The next step forward for Akpla as a receiver comes after securing the football. “Playing after the catch,” Von Bergen said in defining the area of Akpla's next big step forward. “He runs his routes, he blocks, he's physical, but just play the game after the catch. The play starts when he gets the ball, that's the receiver mentality. You have to do something with the ball after the catch.”
Individual improvement accompanies gains made by the receivers as a group in fall camp, Akpla says. “(Last season) was Julius' first year, Everett's first year, and my first year, playing DI football,” he said. “We went through ups and downs, but I've taken it in stride. I'm all the way back, coming into the season healthy.”

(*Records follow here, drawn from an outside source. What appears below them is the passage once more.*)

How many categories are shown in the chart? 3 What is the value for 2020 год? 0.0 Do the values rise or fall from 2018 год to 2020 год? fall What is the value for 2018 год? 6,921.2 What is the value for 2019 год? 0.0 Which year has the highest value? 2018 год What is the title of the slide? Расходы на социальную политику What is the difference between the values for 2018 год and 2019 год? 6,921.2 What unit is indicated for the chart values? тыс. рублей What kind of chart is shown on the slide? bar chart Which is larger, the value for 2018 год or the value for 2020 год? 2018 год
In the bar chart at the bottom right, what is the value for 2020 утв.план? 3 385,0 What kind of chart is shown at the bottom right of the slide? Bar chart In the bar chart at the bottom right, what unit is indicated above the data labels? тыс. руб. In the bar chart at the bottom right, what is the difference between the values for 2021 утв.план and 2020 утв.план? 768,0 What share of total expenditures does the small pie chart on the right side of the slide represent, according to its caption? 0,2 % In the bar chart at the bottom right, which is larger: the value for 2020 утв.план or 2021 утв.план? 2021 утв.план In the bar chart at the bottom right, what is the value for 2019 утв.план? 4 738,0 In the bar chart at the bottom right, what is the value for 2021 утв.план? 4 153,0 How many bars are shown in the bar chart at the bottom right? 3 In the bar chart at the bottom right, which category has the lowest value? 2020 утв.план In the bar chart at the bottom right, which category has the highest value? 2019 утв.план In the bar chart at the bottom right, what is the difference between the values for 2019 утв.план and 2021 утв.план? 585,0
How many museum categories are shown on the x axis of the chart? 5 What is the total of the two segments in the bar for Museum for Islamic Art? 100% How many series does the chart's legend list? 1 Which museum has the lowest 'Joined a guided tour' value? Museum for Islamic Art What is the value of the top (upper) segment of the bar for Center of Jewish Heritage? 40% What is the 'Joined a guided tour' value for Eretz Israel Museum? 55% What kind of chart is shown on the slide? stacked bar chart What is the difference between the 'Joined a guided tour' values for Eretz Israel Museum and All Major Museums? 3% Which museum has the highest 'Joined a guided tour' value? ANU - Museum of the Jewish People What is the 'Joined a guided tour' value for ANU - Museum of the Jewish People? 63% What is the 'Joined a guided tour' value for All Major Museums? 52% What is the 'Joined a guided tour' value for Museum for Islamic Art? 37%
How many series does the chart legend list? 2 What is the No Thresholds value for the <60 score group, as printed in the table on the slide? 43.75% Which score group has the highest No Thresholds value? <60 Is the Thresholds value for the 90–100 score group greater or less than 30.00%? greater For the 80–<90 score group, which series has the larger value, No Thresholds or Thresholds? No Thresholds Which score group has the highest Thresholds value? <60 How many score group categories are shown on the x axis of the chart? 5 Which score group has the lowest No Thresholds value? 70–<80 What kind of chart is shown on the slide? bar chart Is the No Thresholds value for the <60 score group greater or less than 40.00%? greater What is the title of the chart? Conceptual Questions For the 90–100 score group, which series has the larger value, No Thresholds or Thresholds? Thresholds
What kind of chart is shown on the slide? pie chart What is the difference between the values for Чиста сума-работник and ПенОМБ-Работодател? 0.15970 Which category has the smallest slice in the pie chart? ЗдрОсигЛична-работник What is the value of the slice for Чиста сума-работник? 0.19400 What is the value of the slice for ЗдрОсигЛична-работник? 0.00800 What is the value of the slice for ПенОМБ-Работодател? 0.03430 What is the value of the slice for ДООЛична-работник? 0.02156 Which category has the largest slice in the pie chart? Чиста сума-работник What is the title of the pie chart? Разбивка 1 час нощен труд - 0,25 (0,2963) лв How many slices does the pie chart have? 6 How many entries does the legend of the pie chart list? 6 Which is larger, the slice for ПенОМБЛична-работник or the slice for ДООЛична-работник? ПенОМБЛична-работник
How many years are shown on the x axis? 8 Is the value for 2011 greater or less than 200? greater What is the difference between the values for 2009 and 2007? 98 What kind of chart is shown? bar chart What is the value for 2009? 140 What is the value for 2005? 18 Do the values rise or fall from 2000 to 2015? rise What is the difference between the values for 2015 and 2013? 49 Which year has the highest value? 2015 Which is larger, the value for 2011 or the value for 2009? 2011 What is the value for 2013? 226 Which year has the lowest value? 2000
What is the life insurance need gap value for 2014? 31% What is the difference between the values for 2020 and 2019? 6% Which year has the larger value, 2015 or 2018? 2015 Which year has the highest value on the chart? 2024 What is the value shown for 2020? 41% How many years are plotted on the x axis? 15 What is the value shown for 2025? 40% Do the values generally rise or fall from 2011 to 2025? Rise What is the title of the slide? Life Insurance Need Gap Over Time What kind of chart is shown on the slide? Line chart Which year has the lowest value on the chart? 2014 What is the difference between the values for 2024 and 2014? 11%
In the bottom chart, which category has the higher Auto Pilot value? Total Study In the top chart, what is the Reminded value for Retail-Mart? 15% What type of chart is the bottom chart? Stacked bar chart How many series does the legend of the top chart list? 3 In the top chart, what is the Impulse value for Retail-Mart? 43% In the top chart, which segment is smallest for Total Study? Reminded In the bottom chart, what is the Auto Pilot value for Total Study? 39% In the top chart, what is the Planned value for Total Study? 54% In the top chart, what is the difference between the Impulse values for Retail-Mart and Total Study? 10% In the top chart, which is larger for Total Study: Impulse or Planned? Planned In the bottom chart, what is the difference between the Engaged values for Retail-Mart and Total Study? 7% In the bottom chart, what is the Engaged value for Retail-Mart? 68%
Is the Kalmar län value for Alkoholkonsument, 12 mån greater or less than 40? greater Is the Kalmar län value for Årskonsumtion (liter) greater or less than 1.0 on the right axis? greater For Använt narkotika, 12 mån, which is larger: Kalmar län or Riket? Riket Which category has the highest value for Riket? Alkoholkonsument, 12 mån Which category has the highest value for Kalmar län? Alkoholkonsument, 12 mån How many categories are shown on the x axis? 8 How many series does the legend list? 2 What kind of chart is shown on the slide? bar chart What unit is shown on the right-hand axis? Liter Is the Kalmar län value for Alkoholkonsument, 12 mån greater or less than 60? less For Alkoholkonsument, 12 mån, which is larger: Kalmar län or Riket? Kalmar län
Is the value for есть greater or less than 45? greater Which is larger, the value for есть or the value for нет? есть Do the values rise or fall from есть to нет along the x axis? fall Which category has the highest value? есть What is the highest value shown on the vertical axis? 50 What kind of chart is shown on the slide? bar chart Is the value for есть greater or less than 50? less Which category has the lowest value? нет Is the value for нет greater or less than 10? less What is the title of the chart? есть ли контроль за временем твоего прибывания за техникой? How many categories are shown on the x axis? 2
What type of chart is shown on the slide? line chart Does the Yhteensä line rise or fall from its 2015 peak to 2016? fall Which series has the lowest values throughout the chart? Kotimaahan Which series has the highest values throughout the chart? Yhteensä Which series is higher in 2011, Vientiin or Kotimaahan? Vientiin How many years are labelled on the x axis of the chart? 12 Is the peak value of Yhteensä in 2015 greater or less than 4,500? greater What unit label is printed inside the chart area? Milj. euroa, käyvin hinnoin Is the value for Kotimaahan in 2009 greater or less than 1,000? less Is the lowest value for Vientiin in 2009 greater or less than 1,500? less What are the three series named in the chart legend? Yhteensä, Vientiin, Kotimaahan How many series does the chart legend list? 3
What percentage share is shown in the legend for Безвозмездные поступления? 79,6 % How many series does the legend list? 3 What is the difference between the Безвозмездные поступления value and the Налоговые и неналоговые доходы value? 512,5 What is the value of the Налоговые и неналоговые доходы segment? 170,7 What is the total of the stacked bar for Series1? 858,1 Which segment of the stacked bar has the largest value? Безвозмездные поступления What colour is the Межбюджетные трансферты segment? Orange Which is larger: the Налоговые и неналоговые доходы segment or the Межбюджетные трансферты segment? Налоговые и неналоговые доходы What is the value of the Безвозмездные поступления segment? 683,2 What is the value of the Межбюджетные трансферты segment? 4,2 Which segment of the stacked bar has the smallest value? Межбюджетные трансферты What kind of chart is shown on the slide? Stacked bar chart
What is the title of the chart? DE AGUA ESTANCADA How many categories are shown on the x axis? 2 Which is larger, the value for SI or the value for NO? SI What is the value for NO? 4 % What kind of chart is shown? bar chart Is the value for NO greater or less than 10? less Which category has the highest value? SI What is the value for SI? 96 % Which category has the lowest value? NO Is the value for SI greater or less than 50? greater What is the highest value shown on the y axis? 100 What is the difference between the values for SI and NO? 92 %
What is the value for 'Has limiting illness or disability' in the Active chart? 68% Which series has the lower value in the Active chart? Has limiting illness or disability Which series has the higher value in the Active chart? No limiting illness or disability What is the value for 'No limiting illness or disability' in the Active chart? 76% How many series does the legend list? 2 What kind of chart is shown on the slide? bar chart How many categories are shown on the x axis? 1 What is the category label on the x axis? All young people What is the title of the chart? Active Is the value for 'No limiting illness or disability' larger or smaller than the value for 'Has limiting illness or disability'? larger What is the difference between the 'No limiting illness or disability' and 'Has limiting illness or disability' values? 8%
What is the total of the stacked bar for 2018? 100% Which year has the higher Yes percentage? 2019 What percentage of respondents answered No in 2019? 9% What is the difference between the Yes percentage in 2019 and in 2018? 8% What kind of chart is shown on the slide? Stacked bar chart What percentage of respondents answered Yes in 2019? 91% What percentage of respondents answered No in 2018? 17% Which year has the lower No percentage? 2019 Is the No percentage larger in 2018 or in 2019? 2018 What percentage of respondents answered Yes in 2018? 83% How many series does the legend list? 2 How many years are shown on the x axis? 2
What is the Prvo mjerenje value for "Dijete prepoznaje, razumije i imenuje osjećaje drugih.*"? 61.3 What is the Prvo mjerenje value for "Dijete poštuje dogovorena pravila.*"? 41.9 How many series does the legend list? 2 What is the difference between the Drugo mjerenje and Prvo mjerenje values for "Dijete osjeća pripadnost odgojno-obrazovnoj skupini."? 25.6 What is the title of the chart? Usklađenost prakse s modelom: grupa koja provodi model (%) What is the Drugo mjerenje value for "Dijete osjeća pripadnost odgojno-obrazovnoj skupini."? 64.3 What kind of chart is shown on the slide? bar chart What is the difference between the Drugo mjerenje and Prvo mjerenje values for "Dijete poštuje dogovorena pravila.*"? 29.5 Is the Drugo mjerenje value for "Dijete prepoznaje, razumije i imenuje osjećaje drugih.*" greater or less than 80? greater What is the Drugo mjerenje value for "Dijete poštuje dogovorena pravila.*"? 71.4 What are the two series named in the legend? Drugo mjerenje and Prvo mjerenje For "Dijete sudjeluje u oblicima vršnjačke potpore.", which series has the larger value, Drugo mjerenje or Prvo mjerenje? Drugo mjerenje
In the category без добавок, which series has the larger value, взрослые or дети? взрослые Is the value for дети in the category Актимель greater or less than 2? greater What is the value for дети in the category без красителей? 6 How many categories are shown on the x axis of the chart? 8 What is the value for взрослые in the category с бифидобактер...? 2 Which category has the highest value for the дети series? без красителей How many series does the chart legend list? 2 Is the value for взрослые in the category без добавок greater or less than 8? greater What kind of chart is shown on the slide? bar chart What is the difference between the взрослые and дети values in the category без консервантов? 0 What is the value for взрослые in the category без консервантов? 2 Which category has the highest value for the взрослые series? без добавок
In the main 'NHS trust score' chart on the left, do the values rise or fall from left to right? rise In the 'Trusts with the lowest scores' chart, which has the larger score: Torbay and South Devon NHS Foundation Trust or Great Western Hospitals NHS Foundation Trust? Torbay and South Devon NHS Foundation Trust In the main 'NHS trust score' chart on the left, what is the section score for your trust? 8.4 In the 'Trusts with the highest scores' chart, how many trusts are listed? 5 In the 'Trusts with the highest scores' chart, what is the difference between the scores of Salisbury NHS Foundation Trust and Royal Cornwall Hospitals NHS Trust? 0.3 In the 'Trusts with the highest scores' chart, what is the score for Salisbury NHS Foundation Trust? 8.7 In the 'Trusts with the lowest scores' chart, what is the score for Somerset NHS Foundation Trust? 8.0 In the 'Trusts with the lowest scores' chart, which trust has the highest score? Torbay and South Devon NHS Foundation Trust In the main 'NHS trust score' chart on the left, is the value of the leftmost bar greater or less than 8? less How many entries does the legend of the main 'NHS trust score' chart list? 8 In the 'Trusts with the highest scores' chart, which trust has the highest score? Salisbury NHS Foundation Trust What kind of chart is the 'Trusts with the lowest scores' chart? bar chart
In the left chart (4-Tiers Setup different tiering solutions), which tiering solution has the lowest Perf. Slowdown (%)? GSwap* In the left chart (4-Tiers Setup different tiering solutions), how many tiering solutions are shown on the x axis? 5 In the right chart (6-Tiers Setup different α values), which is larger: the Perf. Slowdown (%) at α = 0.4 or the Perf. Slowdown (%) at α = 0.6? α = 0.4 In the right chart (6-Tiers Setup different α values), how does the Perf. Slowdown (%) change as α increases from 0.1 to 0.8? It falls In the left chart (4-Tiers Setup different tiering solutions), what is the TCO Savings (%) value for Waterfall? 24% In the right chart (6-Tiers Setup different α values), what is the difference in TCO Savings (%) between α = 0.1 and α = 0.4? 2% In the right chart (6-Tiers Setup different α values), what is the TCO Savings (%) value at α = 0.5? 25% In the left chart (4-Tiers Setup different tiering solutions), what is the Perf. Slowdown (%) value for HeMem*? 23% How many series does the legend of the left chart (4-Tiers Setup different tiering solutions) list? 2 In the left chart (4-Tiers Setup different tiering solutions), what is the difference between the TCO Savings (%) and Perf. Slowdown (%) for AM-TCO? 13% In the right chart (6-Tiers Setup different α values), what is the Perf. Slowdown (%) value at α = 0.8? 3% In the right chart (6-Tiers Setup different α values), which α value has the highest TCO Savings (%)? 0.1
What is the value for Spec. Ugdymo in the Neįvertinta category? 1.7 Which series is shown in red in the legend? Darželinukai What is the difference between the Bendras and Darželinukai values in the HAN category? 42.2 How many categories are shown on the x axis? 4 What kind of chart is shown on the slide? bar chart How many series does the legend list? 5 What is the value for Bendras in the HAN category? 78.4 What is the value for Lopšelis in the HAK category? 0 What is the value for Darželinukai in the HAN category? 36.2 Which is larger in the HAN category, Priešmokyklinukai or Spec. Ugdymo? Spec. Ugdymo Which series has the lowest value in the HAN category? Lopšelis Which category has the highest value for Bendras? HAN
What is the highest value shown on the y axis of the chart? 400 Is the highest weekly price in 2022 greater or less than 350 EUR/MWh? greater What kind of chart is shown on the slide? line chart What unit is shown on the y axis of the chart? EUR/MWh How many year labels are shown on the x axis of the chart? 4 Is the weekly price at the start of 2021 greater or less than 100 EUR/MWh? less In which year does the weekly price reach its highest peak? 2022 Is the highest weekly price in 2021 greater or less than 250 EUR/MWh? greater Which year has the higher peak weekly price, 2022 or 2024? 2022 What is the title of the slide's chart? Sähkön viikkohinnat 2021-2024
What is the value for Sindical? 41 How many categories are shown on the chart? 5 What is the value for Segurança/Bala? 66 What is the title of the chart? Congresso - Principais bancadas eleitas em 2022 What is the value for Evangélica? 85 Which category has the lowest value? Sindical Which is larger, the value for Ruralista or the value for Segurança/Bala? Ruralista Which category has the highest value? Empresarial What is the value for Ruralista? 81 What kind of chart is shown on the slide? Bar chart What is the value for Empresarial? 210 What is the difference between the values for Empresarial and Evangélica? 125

And that, says receivers coach Von Bergen, is the biggest road block between Akpla, who has battled several injuries and multiple surgeries since arriving at MSU, and greatness. “We just need to keep him healthy.”
At the end of the day, Akpla's goals remain simple – continue improving as a football player, and continue paying tribute to those that have helped him along the way by helping others. “I've been working hard my entire life, my mom instilled that in me,” he said. “She works really hard. I just put my responsibility on my shoulders and I realized that this team needs me to step up and make big plays, help out the young kids, just get the offense going. I'm doing what I have to. When the ball comes my way I go get it.”